わたしこの言葉かだいすきで、そうか、それでよかったのかと当時、非常に救われた記憶があります(ブログみたら単に騒いでるだけに見えますけどあれは、救われたというのがおそらく一番近しいです)。

シゲ部とは別な深いところを…それはきっと、一人で喋ることと、誰かと話すことによって引き出されるものの違いだろうとおもうのですが、その差があるからこそらじらーは面白い。

そんならじらーさんは、いつもわたしに言うのですよ、食わず嫌いはダメだって。
いつになっても、新しく。新しく、意見を交わして知識を得て、変容する自分を楽しもうって。

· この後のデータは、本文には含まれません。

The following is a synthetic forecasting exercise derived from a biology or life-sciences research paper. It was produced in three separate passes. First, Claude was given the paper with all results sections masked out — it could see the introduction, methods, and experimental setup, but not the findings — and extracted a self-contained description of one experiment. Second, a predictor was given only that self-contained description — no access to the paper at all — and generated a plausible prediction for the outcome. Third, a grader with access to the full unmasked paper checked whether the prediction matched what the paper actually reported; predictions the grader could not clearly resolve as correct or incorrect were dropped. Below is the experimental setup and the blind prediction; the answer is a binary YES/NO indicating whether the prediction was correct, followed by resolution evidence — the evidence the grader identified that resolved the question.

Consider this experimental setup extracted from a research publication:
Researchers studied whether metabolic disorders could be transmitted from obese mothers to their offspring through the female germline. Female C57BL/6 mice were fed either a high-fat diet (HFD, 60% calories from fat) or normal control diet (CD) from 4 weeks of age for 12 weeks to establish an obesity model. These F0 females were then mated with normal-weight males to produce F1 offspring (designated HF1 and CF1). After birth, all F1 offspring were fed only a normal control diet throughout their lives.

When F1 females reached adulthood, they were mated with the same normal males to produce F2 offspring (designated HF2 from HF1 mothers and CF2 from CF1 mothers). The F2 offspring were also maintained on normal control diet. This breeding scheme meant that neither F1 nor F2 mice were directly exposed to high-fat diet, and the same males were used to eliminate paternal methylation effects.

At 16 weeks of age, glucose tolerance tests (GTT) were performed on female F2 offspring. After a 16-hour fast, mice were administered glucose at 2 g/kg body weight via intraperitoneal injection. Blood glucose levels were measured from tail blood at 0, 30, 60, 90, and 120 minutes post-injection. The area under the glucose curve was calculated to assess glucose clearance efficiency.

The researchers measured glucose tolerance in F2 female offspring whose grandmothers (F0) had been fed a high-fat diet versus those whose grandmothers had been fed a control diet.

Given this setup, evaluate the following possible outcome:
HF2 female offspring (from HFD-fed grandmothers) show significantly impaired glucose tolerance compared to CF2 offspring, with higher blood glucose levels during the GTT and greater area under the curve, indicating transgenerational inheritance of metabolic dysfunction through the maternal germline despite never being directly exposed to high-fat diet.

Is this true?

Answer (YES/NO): YES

あ、中村さんについてですが、室井ちゃんとおなじでさすが作家さん、しげあきを丸裸にしちゃう感じがとても作家さんらしいなあとおもいましたよ。あとシゲゴリシネマカミングスーンにあんなに反応するなんて…わたしリトマス紙はすぐわかったんだけど、あんなささいなことを悔しがるだなんて、やっぱり物書きとしての性分なんでしょうねとにやにやしてしまいました中村さんすみません。
(あ、あと、「気持ちよさ」、と言うフレーズが教団Xの中にあるんだけどそれを見事にゴリさんが使ってた気がします…覚え違いだったらスミマセン)

 

それこそわたしにとっての「同じような人がいるんだ」がしげあきだったのですが、誰にでもそんな人はいて、それが中村さんだったりゴリさんだったりほかの作家さんだったり映画だったりする。そんな当たり前のことや、『食わず嫌いをなおそうキャンペーンじゃなかったの?』という「忘れていた自分」に気づかせてくれるこの番組に、わたしは心から敬意を表したいとおもってます。や、真面目にさ、ほんと。